Thursday, May 5, 2016

A Tale Of Two Hospitals - Potentially Fabricated Bombing Incident VS Open Terrorist Targeting Of Facilities In Aleppo

aleppo_hospitals_Brandon Turbeville
Activist Post
May 5, 2016

Over the past few days, the Western corporate press has kicked into overdrive with reports of hospital bombings, dead civilians, and war crimes all blamed predictably on the secular government of Bashar al-Assad. According to Western governments and their media mouthpieces, Assad’s forces have targeted civilian hospitals in order to . . . well . . . no one knows why Assad’s forces would logically target civilian hospitals. Still, the Western harpies – both media and “human rights NGOs” - continue to hammer the unsubstantiated claims and misinformation at the tops of their lungs that the SAA is dropping bombs on civilian medical facilities.

The First “Hospital” : al-Quds

The bombing being attributed to the Syrian military is the destruction of the “al-Quds” hospital, an alleged Medicines Sans Frontieres hospital located in Aleppo. Even officially, however, it is important to note that the alleged “hospital” was not an MSF facility but one which was “supported” by MSF. This might seem like a small technicality but it is actually an important difference since MSF (aka Doctors Without Borders) is well known to be anything but an impartial observer in the Syrian crisis. As Tony Cartalucci wrote in his article, “’Doctors’ Behind Syrian Chemical Weapons Claim Are Aiding Terrorists,” in 2013,

While it is often described by the Western media as "independent," nothing could be further from the truth. 

To begin with, Doctors Without Borders is fully funded by the very same corporate financier interests behind Wall Street and London's collective foreign policy, including regime change in Syria and neighboring Iran. Doctors Without Borders' own annual report (2010 report can be accessed here), includes as financial donors, Goldman Sachs, Wells Fargo, Citigroup, Google, Microsoft, Bloomberg, Mitt Romney's Bain Capital, and a myriad of other corporate-financier interests. Doctors Without Borders also features bankers upon its Board of Advisers including Elizabeth Beshel Robinson of Goldman Sachs.

Complicating further Doctors Without Borders so-called "independent" and "aid" claims is the fact that their medical facilities are set up in terrorist held regions of Syria, especially along Syria's northern border with NATO-member Turkey. In an interview with NPR, Doctors Without Borders' Stephen Cornish revealed the nature of his organization's involvement in the Syrian conflict, where he explains that aid is being sent to regions outside of the Syrian government's control, and that his organization is in fact setting up facilities in these areas. Cornish admits [emphasis added]:

Over the past months, we've had a surgery that was opened inside a cave. We've had another that was opened in a chicken farm, a third one in a house. And these structures, we've tried to outfit them as best as we can with enough modern technology and with full medical teams.
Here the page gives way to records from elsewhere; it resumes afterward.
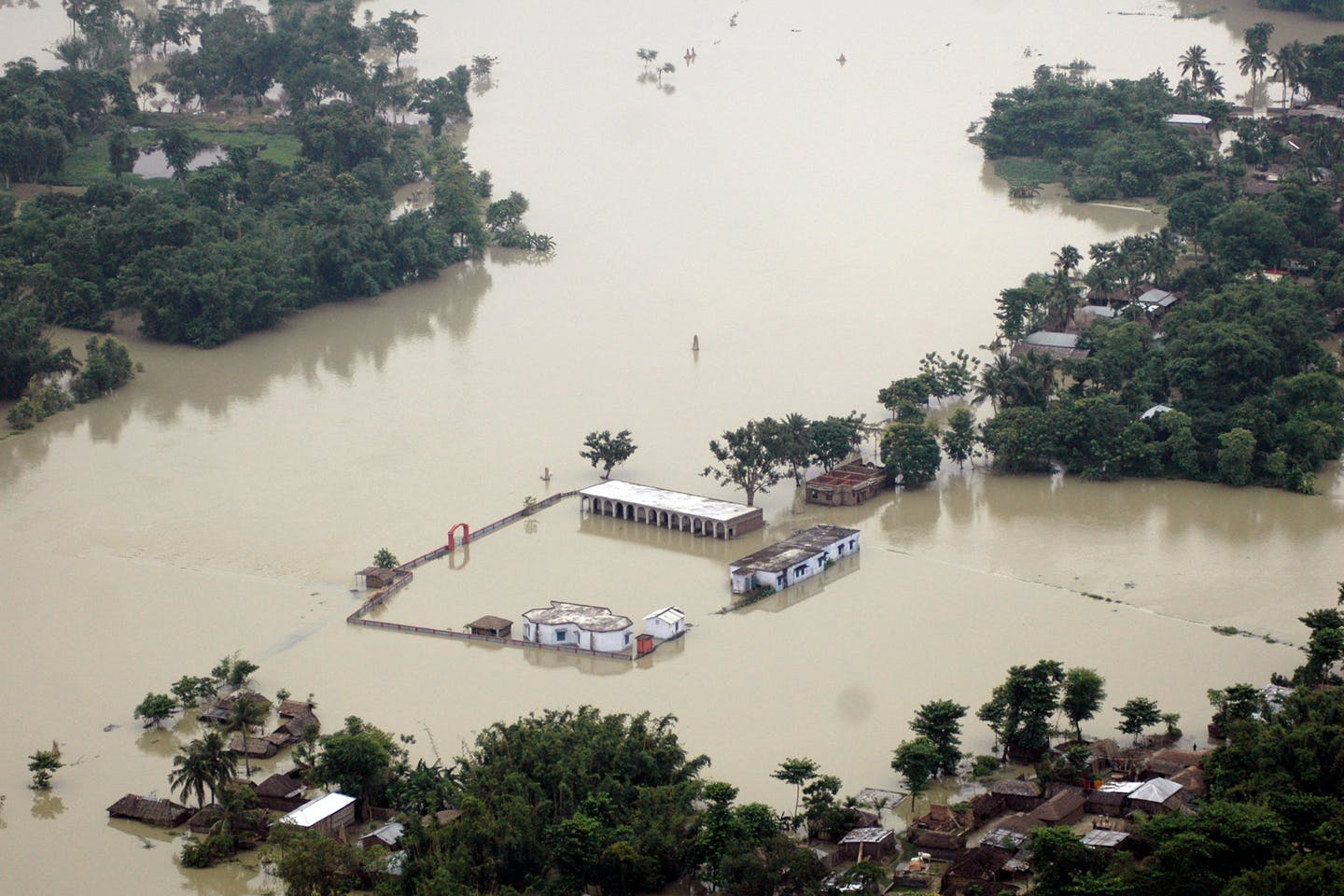 An aerial view of flood affected areas in Bihar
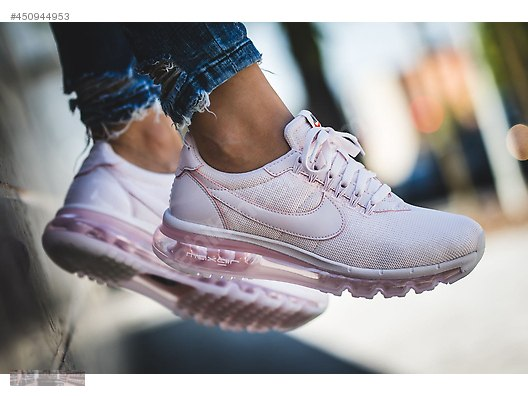 huge discount a6487 bf420 NIKE WMNS AIR MAX LD ZERO PEARL PINK TRAINING SHOES 911180 600
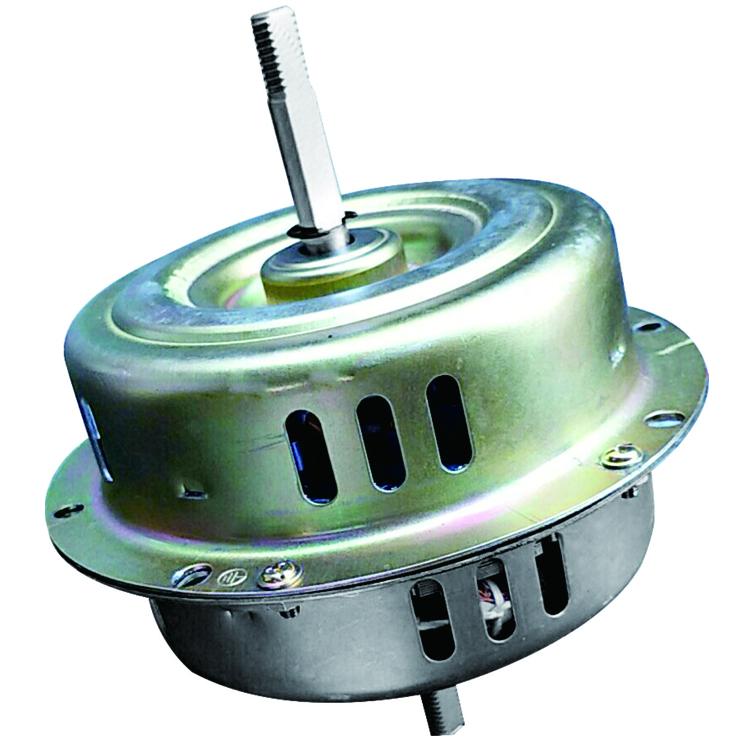 Water cooled fan motor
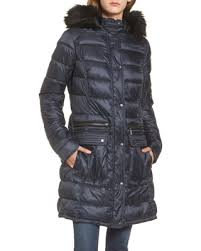 Hot Winter Bargains on Women's Barbour Dunnet Water Resistant ... & Women's Barbour Dunnet Water Resistant Hooded Quilted Coat With Faux Fur  Trim, Size 8 US Adamdwight.com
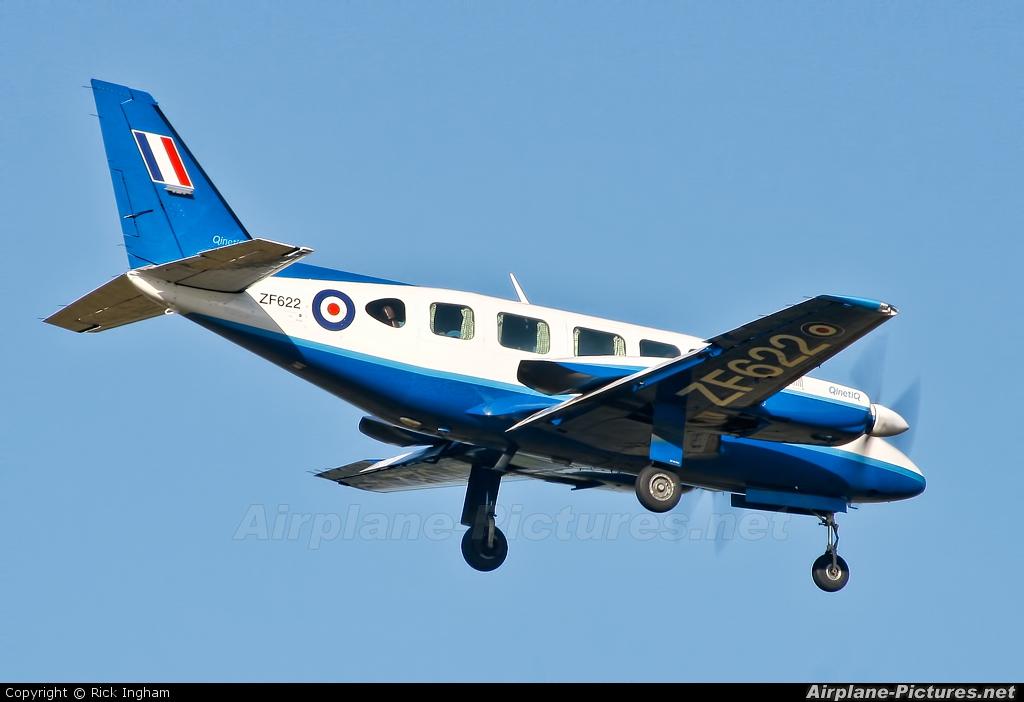 UK - QinetiQ ZF622 aircraft at Boscombe Down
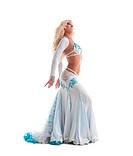 Sexy blond woman dance in oriental costume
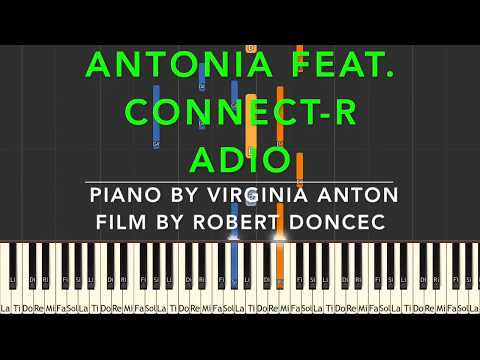 Adio Antonia feat. Connect R Piano Cover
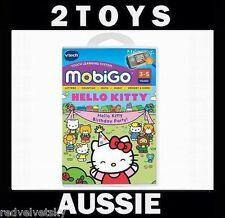 Vtech MOBIGO 2 Game ~ HELLO KITTY ~ NEW
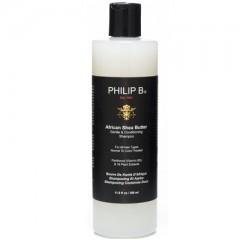 Philip B. African Shea Butter Shampoo 350 ml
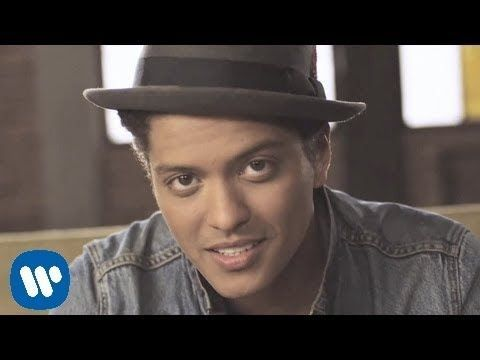 Bruno Mars - Just The Way You Are [OFFICIAL VIDEO] - YouTube http://tabs.ultimate-guitar.com/b/bruno_mars/just_the_way_you_are_ver2_crd_970416id_23072010date.htm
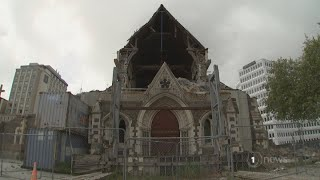 Public get closest l๐ok at Christ Church Cathedral since earthquakes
They originally were dealing mainly with combatant injuries and people who were - civilians who were directly affected by the conflict. 
In other words, the Wall Street-funded organization is providing support for militants armed and funded by the West and its regional allies, most of whom are revealed to be foreign fighters, affiliated with or directly belonging to Al Qaeda and its defacto political wing, the Muslim Brotherhood. This so-called "international aid" organization is in actuality yet another cog in the covert military machine being turned against Syria and serves the role as a medical battalion.

In a telling interview with NPR, which Cartalucci partially quotes in his own article, the Executive Director of DWB, Stephen Cornish, admitted the fact that the organization largely has provided medical aid to the death squads not just as a matter of unbiased Hippocratic Oath-based treatment, but what appears to be a “rebel”-based program.

Again, Cornish revealed,

Over the past months, we’ve had a surgery that was opened inside a cave. We’ve had another that was opened in a chicken farm, a third one in a house. And these structures, we’ve tried to outfit them as best as we can with enough modern technology and with full medical teams. They originally were dealing mainly with combatant injuries and people who were – civilians who were directly affected by the conflict. [emphasis added]

Even assuming that the “civilians” Cornish mentions are truly civilians, Cornish’s team has also been focused largely on “combatant injuries” which is an interesting focus considering that the teams are mainly located within death squad controlled territory.

Indeed, Cornish removes all doubt about whether or not the death squads are receiving priority care as the interview continues. Cornish states,

So it is very difficult for civilians to find care. And one of the difficulties also is that a number of smaller surgeries that have been set up are either overwhelmed with combatants or primarily taking care of combatants. And what we would certainly urge is that all surgeries and all health posts also are accommodating the civilian population.

BLOCK: You mean, in other words, that the fighters are getting priority for medical care and the civilians are suffering for that.

CORNISH: Unfortunately, that is sometimes the reality on the ground. Some of the surgeries we visited, you could tell that because not only there were no civilians on the wards, but there were also no beds or toilet facilities for women. So it’s kind of a dead giveaway. [emphasis added]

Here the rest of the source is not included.